XGBoost Evaluate Model using Random Permutation Cross-Validation (Shuffle Split)

Random permutation cross-validation, such as scikit-learn’s ShuffleSplit, offers an alternative to traditional k-fold cross-validation that can be particularly useful for certain datasets.

By randomly splitting the data into train and test sets multiple times, it provides a robust estimate of your XGBoost model’s performance.

import numpy as np
from sklearn.datasets import make_classification
from sklearn.model_selection import cross_val_score, ShuffleSplit
from sklearn.metrics import accuracy_score
from xgboost import XGBClassifier

# Generate a synthetic dataset
X, y = make_classification(n_samples=1000, n_classes=2, random_state=42)

# Create an XGBClassifier
model = XGBClassifier(n_estimators=100, learning_rate=0.1, random_state=42)

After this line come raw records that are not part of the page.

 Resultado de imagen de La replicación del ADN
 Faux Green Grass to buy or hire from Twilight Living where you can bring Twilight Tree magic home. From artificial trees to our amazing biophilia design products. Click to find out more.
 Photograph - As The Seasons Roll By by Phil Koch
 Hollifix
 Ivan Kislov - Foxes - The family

# Create a ShuffleSplit object
cv = ShuffleSplit(n_splits=5, test_size=0.2, random_state=42)

# Perform random permutation cross-validation
cv_scores = cross_val_score(model, X, y, cv=cv, scoring='accuracy')

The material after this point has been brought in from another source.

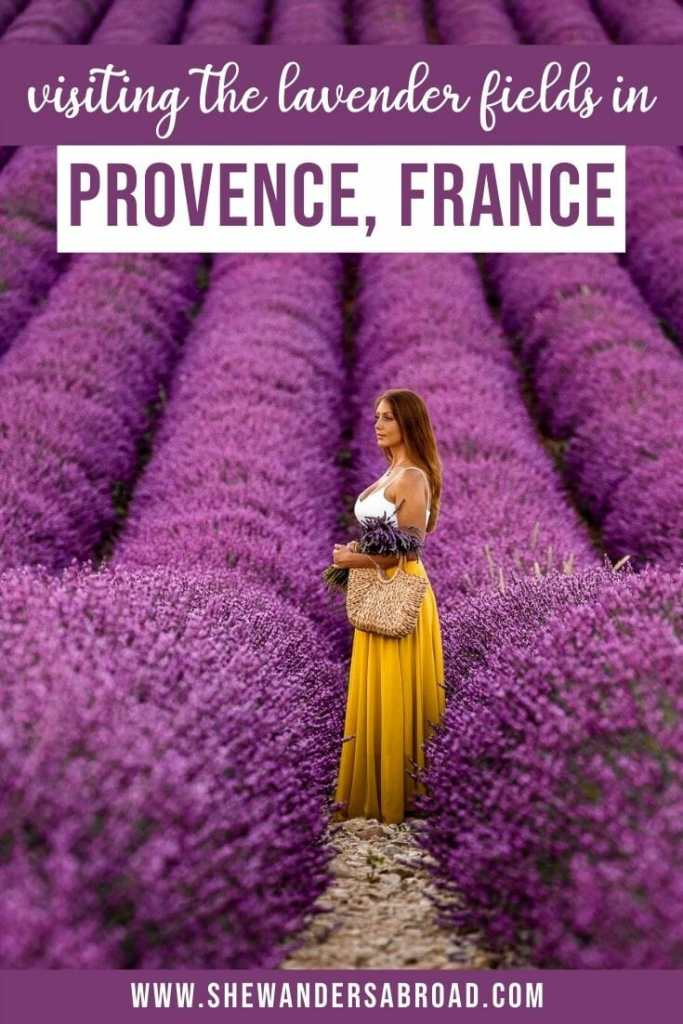 Complete Guide to Visiting the Lavender Fields in Provence France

# Print the cross-validation scores
print("Cross-validation scores:", cv_scores)
print(f"Mean cross-validation score: {np.mean(cv_scores):.2f}")

Here’s what’s happening:

1. We generate a synthetic binary classification dataset using scikit-learn’s make_classification function.
2. We create an XGBClassifier with specified hyperparameters.
3. We create a ShuffleSplit object, specifying the number of splits (5), the size of the test set (0.2), and a random state for reproducibility.
4. We use cross_val_score() to perform random permutation cross-validation, specifying the model, input features (X), target variable (y), the ShuffleSplit object (cv), and the scoring metric (accuracy).
5. We print the individual cross-validation scores and their mean.

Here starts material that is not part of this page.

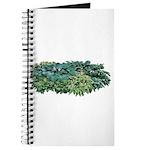 Hosta Clumps Journal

Random permutation cross-validation can be particularly useful when you have a large dataset and want to reduce the computational cost of traditional k-fold cross-validation. It can also help if you suspect that your data might have a specific order that could bias the results of k-fold cross-validation.

By randomly splitting the data multiple times, you get a robust estimate of your model’s performance that isn’t influenced by any particular split. This helps ensure that your model generalizes well to unseen data.